Women with a Vision and Power Coalition Team Up to Open Central City Voter Engagement Center


Women voting

AUGUST 14, 2024, NEW ORLEANS—Women With A Vision (WWAV), in partnership with the Power Coalition for Equity and Justice, is hosting the grand opening of a new Voter Engagement Center with the goal of turning out the local vote during the upcoming November election. A ribbon cutting ceremony will take place, followed by a reception.

WHAT: Women with a Vision Get Out the Vote Center Grand Opening

WHEN: Monday, August 19 at 11 a.m. CT

WHERE: 2022 Oretha Castle Haley Blvd., New Orleans, LA

WHO: Free and open to the public

WWAV aims to educate the public about utilizing voting as a form of harm reduction to protect vulnerable populations through voting for measures and candidates that protect healthcare, education, reproductive rights, and more. The community organization, founded 35 years ago at the height of the War on Drug Users and the HIV/AIDS epidemic, has utilized a harm reduction approach through its social programs to increase community welfare.
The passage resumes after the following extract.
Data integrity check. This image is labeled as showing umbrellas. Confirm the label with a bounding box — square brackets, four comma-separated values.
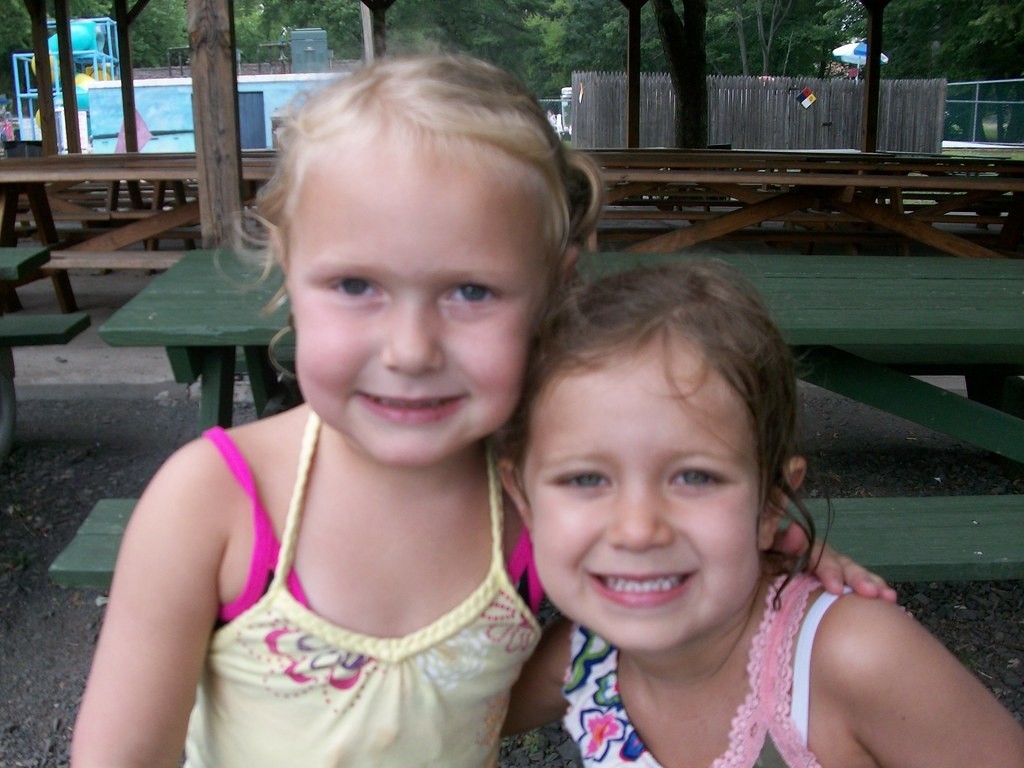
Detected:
[832, 43, 889, 79]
Louisiana had historically low voter turnout during last year’s gubernatorial election, with just 36% of registered voters turning out during the primaries where voters elected Jeff Landry outright. Since then, Landry signed a fury of laws that will undoubtedly bloat Louisiana jails and prisons, rip families apart, and cement the state’s reputation as the most criminalized place on Earth. The governor and his allies have taken particular aim at birthing people, criminalizing two drugs commonly used in abortion care and refusing to enact rape and incest exceptions to the state’s abortion ban.

“For 35 years, Women With A Vision has been working in community to ensure the survival of the people who pay the highest price for white supremacist, patriarchal, queerphobic systems and laws—Black women, queer folks, sex workers, drug users, and poor and working class people. Today, as lawmakers continue their assault on our rights it’s more important than ever that we vote to ensure the survival of our most marginalized community members so that together we can continue the long march towards our collective liberation,” said Women With A Vision Executive Director Deon Haywood. “We’re working towards a world with true reproductive justice where we all have the right to determine if and when we have children and we all get to live in and care for our families in whole, healthy, and thriving communities. Voting is a critical first step in getting there.”

The ribbon-cutting ceremony is free and open to the public, with a reception and light refreshments to follow.


About Women With A Vision

Women with a Vision (WWAV) was founded in 1989 by a collective of Black women in response to the devastating impact of HIV/AIDS in Black communities. Today, WWAV continues to provide grassroots-level support and advocacy at the intersections of gender, racial, and reproductive justice. Widely regarded as the leading national voice fighting the criminalization of Black women and girls in the South, WWAV programs touch on human rights, sex workers’ rights, reproductive justice, voting rights, and ending mass incarceration.